Trecho selecionado –
○ ○ ○ ○ ○ ○ ○

Como estilo de vida de mulheres e homens destemidos que viviam à margem da lei no sertão nordestino, o cangaço inspirou a produção de inúmeros folhetos de cordel, garantiu sua presença no cancioneiro popular e também foi amplamente discutido quando se constituiu como tema para realização de filmes diversos.
Ora visto como reduto de bandidos destemidos cujo heroísmo vencia o jugo de coronéis e políticos exploradores do sertanejo nordestino, ora visto como agrupamento de facínoras capazes de medonhas atrocidades, o cangaço conseguiu, sobretudo na emblemática figura de Lampião, repercutir consideravelmente no imaginário popular. Numa tentativa de entender o que motiva um indivíduo a seguir o cangaço, Nascimento (1998, p. 21)[2] afirma sobre o cangaceiro que: 

Produto da alma bárbara do sertão e vítima congênita da influência mesológica, o cangaceiro era um representante da terra martirizada. Penetrava na estrada do crime e ia cumprir o destino infeliz dos bandoleiros, sempre movido à prática do crime, por desagravo de uma afronta recebida.

Essa afirmação nos dimensiona o que caracteriza o cangaço e, a partir dela, podemos considerá-lo uma das vertentes do chamado banditismo social que, em estudo apurado sobre o assunto, Hobsbawm (2010)[3] apresenta como uma forma de reivindicação de caráter social “primitiva” e, nas comunidades sociais mais pobres, esses bandidos costumam serem vistos como supostos defensores dos seus direitos – direitos esses muito desprezados pelo estado. Em decorrência disso, a figura do bandido é idealizada, enaltecida e transforma-se numa espécie de mito.

○ ○ ○ ○ ○ ○ ○

Linhas –
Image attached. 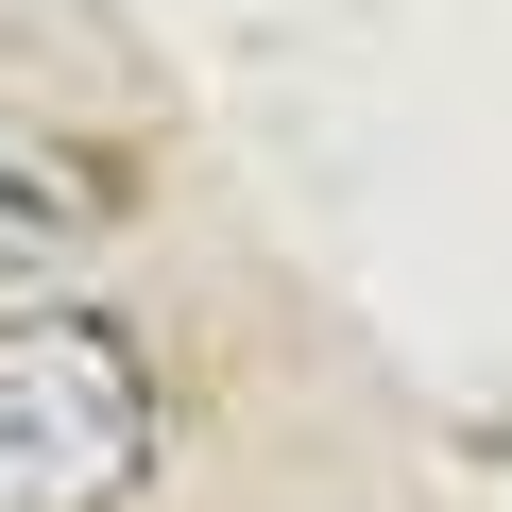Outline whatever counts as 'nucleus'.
<instances>
[{
    "instance_id": "1",
    "label": "nucleus",
    "mask_w": 512,
    "mask_h": 512,
    "mask_svg": "<svg viewBox=\"0 0 512 512\" xmlns=\"http://www.w3.org/2000/svg\"><path fill=\"white\" fill-rule=\"evenodd\" d=\"M154 359L120 308H0V512H137Z\"/></svg>"
}]
</instances>
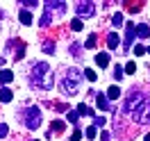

○ ○ ○ ○ ○ ○ ○

Solicitações –
A: Copie fielmente, do trecho sobre o cangaço, a parte que começa com as palavras "Essa afirmação nos" e termina com "espécie de mito.".
B: De acordo com o trecho sobre o cangaço, em qual figura emblemática o cangaço conseguiu repercutir consideravelmente no imaginário popular?
C: Enumere todas as formas de produção cultural em que, segundo o trecho sobre o cangaço, esse tema esteve presente.

Resultados das tarefas –
A:
Essa afirmação nos dimensiona o que caracteriza o cangaço e, a partir dela, podemos considerá-lo uma das vertentes do chamado banditismo social que, em estudo apurado sobre o assunto, Hobsbawm (2010)[3] apresenta como uma forma de reivindicação de caráter social “primitiva” e, nas comunidades sociais mais pobres, esses bandidos costumam serem vistos como supostos defensores dos seus direitos – direitos esses muito desprezados pelo estado. Em decorrência disso, a figura do bandido é idealizada, enaltecida e transforma-se numa espécie de mito.

B: Na figura de Lampião.

C: Folhetos de cordel, cancioneiro popular e filmes.